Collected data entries
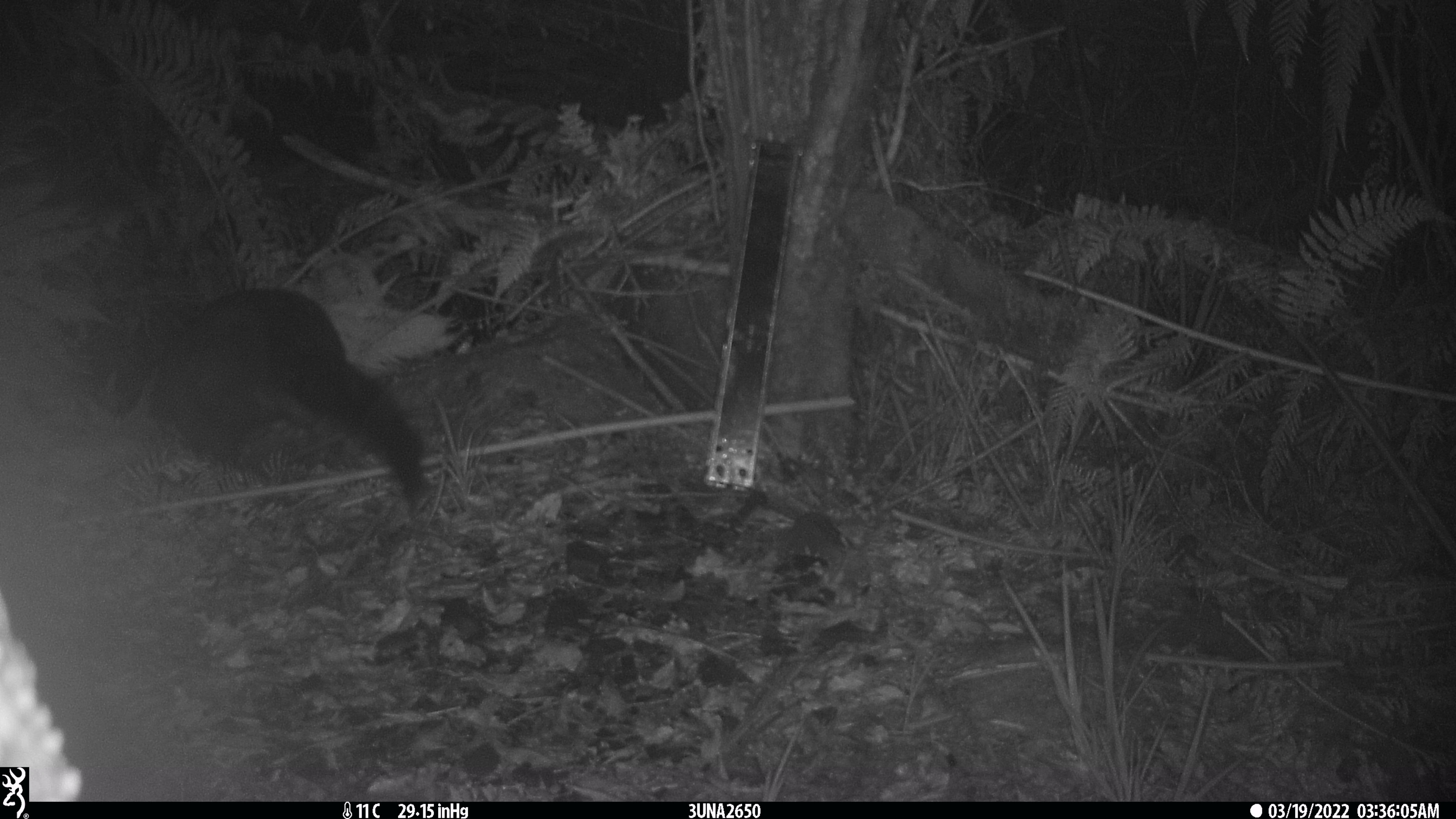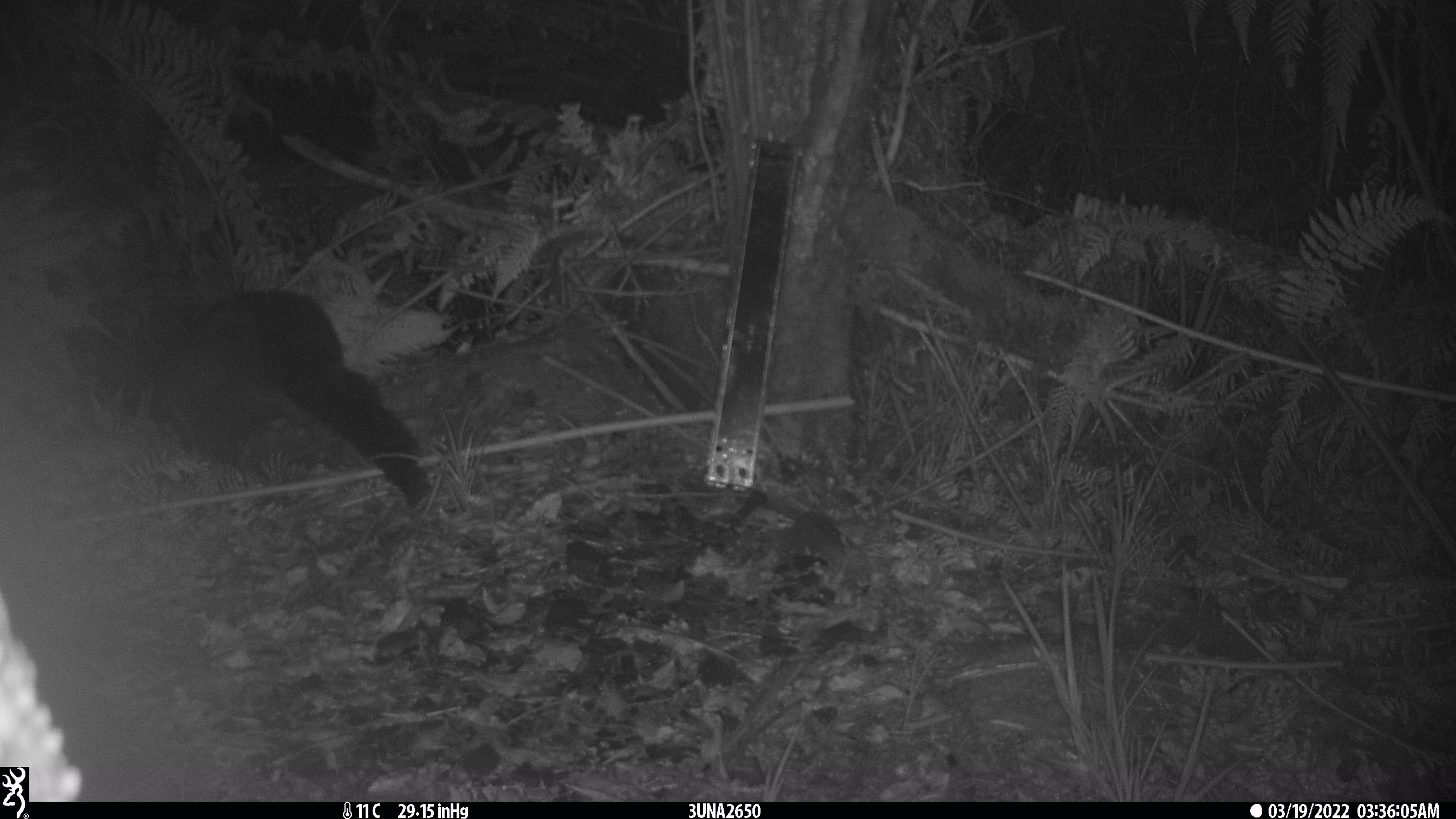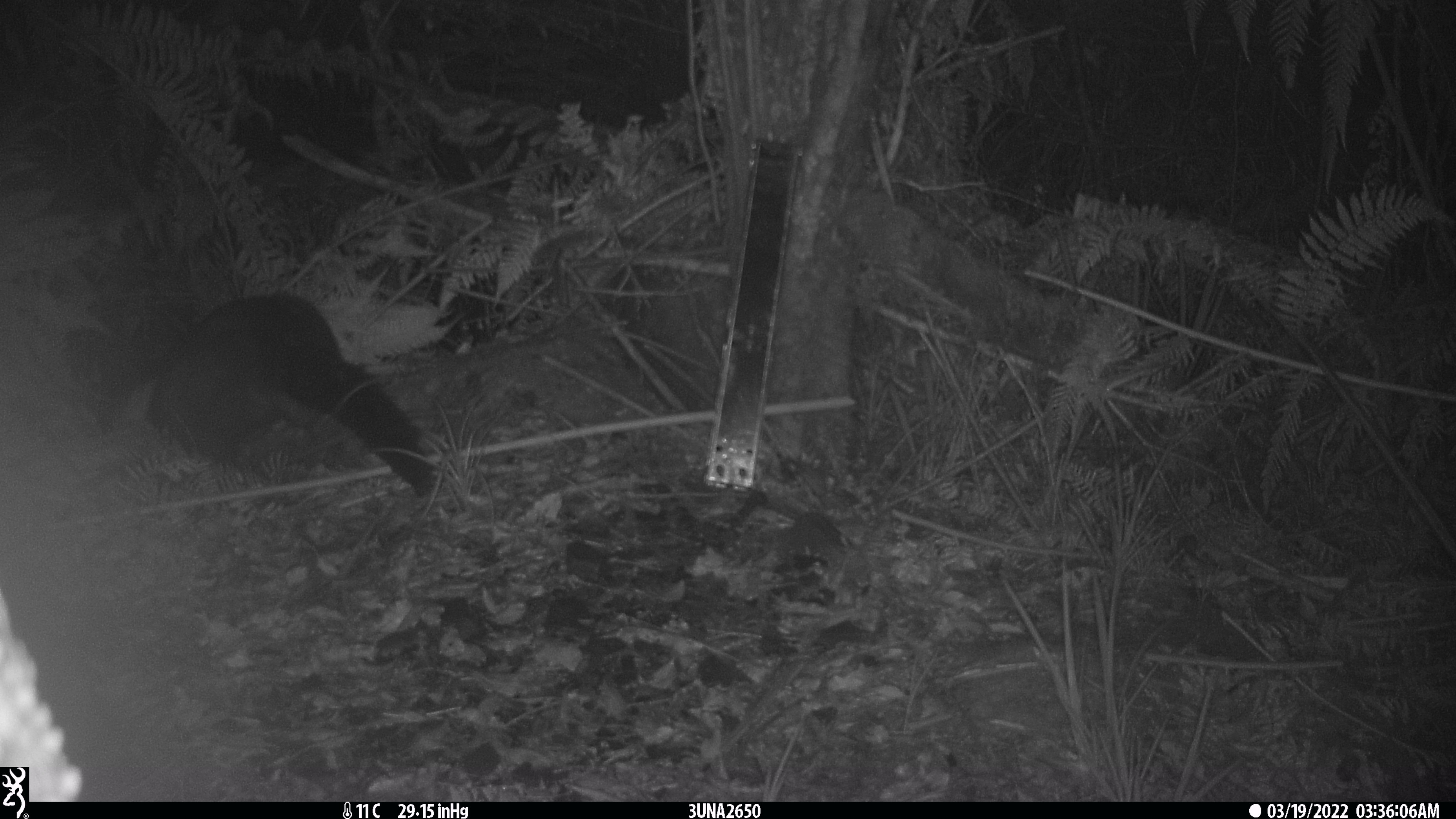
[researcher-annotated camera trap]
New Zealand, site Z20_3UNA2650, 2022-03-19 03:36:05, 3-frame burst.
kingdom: Animalia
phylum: Chordata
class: Mammalia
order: Diprotodontia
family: Phalangeridae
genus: Trichosurus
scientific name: Trichosurus vulpecula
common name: common brushtail possum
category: possum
Possum (common brushtail possum) (Trichosurus vulpecula).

Task brief
Print all records verbatim, excluding pictures.

Response below
[researcher-annotated camera trap]
New Zealand, site Z20_3UNA2650, 2022-03-19 03:36:05, 3-frame burst.
kingdom: Animalia
phylum: Chordata
class: Mammalia
order: Diprotodontia
family: Phalangeridae
genus: Trichosurus
scientific name: Trichosurus vulpecula
common name: common brushtail possum
category: possum
Possum (common brushtail possum) (Trichosurus vulpecula).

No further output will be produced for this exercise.